El régimen sucesorio argentino, regulado por Código Civil y Comercialintroduce reglas estrictas que pueden cambiar el destino de una herencia, incluso cuando hay testamento. La normativa da prioridad a la parte legítima, una fracción de los bienes legalmente reservados a determinados miembros de la familia, sobre cualquier voluntad expresada por el causante en documento notarial.
Dentro de la sucesión, la figura de cónyuge sobreviviente adquiere especial relevancia. Si bien la percepción común indica que un testamento garantiza la transferencia de bienes según la voluntad del causante, la realidad jurídica impone límites importantes. Según declaraciones recogidas por Infobae de un notario Consultado, «en Argentina hay herederos forzosos que no pueden quedarse sin herencia», entre los que se encuentran los hijos y los cónyuges viudos.
La distribución de activos sigue un patrón claro. Cuando hay hijos, la viuda o viudo recibe una parte igual a la que corresponde a cada descendiente directo. Si sólo hay ascendientes vivos, la herencia se divide entre ellos y el cónyuge supérstite. Sólo en ausencia de descendientes y ascendientes accede la viuda o viudo a la totalidad de la herencia. Esta norma tiene como objetivo evitar que la voluntad individual del fallecido lesione los derechos de sus familiares directos.

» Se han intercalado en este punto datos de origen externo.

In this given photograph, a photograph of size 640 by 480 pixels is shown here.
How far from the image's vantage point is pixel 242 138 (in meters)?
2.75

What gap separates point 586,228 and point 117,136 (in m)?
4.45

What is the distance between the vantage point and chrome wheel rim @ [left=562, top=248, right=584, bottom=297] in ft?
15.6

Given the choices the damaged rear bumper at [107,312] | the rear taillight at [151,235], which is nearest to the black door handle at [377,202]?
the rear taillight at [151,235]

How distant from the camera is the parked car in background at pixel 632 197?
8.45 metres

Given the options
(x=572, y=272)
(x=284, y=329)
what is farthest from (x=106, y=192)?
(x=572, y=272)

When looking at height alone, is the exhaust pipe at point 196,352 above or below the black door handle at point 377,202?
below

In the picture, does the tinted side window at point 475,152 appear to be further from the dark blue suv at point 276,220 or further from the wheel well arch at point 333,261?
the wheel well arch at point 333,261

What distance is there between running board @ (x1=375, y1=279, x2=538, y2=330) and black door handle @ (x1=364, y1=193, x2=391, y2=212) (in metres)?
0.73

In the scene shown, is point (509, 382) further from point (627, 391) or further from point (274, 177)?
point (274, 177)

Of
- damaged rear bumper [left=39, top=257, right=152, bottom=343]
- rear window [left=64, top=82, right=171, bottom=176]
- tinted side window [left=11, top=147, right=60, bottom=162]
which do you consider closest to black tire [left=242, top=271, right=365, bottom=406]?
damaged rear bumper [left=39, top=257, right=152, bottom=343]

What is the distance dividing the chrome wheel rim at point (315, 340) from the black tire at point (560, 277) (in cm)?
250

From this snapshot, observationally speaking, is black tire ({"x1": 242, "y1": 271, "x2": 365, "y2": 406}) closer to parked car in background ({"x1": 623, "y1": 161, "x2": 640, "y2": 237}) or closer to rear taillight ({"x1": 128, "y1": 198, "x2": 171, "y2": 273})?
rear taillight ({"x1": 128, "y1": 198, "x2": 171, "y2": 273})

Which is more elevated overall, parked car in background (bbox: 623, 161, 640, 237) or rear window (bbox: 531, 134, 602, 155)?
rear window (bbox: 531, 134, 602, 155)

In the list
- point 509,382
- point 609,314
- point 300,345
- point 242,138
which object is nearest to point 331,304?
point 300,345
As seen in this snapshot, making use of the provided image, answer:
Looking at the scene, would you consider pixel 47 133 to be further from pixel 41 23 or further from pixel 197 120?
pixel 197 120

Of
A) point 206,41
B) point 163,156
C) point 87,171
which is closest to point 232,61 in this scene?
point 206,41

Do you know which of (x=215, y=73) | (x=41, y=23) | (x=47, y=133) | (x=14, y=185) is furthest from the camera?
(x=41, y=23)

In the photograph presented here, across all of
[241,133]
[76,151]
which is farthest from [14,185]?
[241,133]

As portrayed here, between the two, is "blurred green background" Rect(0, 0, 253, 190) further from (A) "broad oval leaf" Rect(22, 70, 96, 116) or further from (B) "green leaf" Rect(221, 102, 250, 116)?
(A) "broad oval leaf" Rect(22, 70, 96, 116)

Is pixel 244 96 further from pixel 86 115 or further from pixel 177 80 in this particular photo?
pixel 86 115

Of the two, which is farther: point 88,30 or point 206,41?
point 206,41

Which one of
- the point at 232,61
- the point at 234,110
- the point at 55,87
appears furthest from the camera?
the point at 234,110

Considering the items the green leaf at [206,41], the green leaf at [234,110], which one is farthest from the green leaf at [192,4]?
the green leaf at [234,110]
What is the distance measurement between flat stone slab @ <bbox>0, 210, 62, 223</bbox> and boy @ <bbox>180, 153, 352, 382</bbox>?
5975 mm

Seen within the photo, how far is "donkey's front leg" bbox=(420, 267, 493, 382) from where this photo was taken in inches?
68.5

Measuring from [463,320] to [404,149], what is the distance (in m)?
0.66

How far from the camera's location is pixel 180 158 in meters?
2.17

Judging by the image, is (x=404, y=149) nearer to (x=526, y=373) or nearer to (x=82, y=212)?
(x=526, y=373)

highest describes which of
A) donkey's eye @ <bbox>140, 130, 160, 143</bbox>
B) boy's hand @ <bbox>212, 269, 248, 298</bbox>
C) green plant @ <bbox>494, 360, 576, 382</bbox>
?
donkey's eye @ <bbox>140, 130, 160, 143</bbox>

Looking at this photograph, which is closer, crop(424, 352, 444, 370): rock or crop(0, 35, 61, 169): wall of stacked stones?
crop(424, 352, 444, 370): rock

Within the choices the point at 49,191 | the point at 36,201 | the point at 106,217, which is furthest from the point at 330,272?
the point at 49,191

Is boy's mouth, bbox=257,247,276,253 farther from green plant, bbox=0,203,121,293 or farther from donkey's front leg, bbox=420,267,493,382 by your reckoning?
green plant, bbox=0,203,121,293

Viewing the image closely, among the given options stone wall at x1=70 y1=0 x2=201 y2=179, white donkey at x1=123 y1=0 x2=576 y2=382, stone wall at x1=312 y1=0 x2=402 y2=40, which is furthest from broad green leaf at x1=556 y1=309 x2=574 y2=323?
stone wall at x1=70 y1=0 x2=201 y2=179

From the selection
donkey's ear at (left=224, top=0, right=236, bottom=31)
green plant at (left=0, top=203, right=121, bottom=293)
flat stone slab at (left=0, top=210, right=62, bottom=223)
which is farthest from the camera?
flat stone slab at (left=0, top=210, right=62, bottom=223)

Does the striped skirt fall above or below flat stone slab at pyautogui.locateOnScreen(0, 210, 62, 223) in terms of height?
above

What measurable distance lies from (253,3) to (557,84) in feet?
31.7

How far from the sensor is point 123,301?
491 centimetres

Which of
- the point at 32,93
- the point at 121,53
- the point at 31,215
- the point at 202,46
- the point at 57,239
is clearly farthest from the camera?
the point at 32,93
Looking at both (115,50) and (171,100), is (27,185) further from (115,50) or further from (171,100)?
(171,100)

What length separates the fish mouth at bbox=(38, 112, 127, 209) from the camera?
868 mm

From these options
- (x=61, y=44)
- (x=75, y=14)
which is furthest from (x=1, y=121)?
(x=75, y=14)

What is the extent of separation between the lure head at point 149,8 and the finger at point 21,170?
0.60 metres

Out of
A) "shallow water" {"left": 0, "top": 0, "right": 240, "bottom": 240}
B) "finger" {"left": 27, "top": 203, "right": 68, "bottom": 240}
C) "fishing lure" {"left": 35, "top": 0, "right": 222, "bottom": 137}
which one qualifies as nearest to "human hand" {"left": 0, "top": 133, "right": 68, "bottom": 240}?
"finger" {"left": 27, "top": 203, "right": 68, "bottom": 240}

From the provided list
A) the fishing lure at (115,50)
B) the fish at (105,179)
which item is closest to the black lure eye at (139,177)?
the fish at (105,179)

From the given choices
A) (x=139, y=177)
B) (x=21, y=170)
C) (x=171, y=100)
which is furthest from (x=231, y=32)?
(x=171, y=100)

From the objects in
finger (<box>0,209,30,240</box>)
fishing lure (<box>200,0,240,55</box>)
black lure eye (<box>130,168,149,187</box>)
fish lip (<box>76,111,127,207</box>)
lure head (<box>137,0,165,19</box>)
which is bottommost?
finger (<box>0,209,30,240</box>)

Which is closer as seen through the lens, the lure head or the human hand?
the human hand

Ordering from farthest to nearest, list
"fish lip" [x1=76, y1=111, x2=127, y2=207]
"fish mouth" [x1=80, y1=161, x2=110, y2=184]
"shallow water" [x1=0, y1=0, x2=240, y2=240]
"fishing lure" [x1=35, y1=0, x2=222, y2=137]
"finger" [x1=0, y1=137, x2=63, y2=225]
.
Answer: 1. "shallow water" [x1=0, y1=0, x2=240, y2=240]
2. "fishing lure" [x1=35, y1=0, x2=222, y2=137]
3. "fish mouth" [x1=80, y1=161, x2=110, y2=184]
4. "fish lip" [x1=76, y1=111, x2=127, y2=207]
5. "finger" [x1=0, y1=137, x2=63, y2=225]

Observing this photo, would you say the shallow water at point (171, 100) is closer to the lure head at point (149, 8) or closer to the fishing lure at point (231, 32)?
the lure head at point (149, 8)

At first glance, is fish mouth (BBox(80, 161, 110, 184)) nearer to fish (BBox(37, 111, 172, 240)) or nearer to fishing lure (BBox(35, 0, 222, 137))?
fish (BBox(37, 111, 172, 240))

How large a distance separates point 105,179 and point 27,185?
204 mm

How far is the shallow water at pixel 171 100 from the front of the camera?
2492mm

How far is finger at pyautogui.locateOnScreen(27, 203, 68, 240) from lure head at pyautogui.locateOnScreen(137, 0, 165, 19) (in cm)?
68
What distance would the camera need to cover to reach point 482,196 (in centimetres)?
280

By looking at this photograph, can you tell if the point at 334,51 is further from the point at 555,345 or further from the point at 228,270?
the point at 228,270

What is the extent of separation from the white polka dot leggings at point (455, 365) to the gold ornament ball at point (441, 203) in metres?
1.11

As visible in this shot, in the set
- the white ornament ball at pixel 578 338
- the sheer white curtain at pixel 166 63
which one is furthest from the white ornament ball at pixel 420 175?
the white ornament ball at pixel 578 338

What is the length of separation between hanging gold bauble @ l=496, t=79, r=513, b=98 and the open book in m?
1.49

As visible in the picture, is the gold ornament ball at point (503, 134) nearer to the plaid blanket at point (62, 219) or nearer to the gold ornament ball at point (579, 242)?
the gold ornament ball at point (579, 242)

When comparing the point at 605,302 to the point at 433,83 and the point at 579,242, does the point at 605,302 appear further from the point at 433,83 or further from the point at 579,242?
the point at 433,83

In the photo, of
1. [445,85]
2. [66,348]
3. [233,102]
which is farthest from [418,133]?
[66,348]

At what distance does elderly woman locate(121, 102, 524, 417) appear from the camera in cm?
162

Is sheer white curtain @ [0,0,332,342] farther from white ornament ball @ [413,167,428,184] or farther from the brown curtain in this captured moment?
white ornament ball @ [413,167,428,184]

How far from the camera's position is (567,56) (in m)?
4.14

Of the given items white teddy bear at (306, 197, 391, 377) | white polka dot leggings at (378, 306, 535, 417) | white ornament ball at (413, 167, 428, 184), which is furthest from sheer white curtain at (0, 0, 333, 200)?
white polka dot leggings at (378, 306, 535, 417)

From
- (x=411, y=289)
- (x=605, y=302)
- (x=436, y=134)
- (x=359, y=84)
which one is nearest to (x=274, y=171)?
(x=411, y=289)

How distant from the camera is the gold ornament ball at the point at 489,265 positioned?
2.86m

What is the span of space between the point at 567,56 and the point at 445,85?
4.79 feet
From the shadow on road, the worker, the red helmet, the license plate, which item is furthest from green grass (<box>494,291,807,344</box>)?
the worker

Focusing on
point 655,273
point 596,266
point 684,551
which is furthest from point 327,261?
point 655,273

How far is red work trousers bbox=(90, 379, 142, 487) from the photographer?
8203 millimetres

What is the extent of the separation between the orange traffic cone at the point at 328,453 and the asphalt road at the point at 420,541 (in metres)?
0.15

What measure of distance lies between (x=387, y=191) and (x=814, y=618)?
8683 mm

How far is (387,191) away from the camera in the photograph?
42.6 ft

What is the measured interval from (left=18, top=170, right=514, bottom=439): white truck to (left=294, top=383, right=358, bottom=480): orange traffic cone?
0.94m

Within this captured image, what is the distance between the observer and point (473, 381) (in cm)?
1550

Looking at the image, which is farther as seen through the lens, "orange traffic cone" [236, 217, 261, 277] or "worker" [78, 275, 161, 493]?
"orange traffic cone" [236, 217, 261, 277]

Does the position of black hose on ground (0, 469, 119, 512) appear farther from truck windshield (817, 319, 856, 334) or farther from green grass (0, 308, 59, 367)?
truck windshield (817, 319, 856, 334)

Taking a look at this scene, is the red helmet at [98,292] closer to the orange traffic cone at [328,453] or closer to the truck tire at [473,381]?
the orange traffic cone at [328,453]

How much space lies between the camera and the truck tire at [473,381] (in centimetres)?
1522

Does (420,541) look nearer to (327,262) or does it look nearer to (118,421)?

Sin embargo, hay situaciones en las que el cónyuge supérstite puede perder directamente los derechos de herencia. La normativa establece que si el matrimonio se celebró menos de treinta días antes del fallecimiento, sin prueba de convivencia previa, el viudo o viuda queda excluido de la herencia. Este derecho también se pierde en el caso de que en el momento de la muerte existiera una separación de hecho o un divorcio sin reconciliación certificada judicialmente. El notario consultado por Infobae confirmó: «hay escenarios en los que la viuda o viudo pierde directamente el derecho a heredar, más allá de lo que diga el testamento. Esto ocurre si el matrimonio se celebró menos de 30 días antes del fallecimiento sin convivencia previa comprobable, o si ha habido separación de hecho o divorcio sin reconciliación certificada».
El objetivo central de la ley es proteger a la familia inmediata y evitar maniobras que puedan afectar los intereses de los herederos forzosos. Ningún testamento puede violar a la parte legítima, y cualquier disposición que lo haga puede ser revisada y corregida por el Tribunal en el proceso sucesorio. Las autoridades judiciales intervienen para garantizar que los derechos de los familiares protegidos prevalezcan sobre las voluntades individuales que buscan modificar estas reglas.
La voluntad, en este contexto, se convierte en una herramienta de alcance limitado. Si el causante intenta nombrar herederos sobre bienes comprendidos en la parte legítima, sus instrucciones son jurídicamente cuestionables y sólo serán válidas hasta la extensión de la parte disponible en el caso de que ésta la exceda. El notario consultado señaló que «con el testamento sólo se pueden constituir uno o más herederos sobre la parte disponible (33,33% si hay hijos y 50% si no los hay)». El resto de los bienes deberá necesariamente ser transferido a familiares amparados por la ley.
En los casos en que existan conflictos sobre la interpretación de la voluntad del causante o el alcance de la parte legítima, corresponde al Tribunal analizar la situación y determinar la correcta distribución de los bienes. Este proceso podrá incluir la revisión, modificación o anulación parcial de disposiciones testamentarias, salvaguardando siempre los derechos de los herederos forzosos.
El régimen sucesorio argentino responde así a un principio de protección familiar, incluso por encima de la autonomía de la voluntad, y establece límites claros a la capacidad de disponer libremente de los bienes. Los cambios introducidos en la normativa fortalecen este sistema y fortalecen el control judicial sobre la distribución del patrimonio. Los especialistas consideran que el conocimiento de estos límites es fundamental para todo aquel que quiera planificar la transferencia de su patrimonio de acuerdo con la legislación vigente.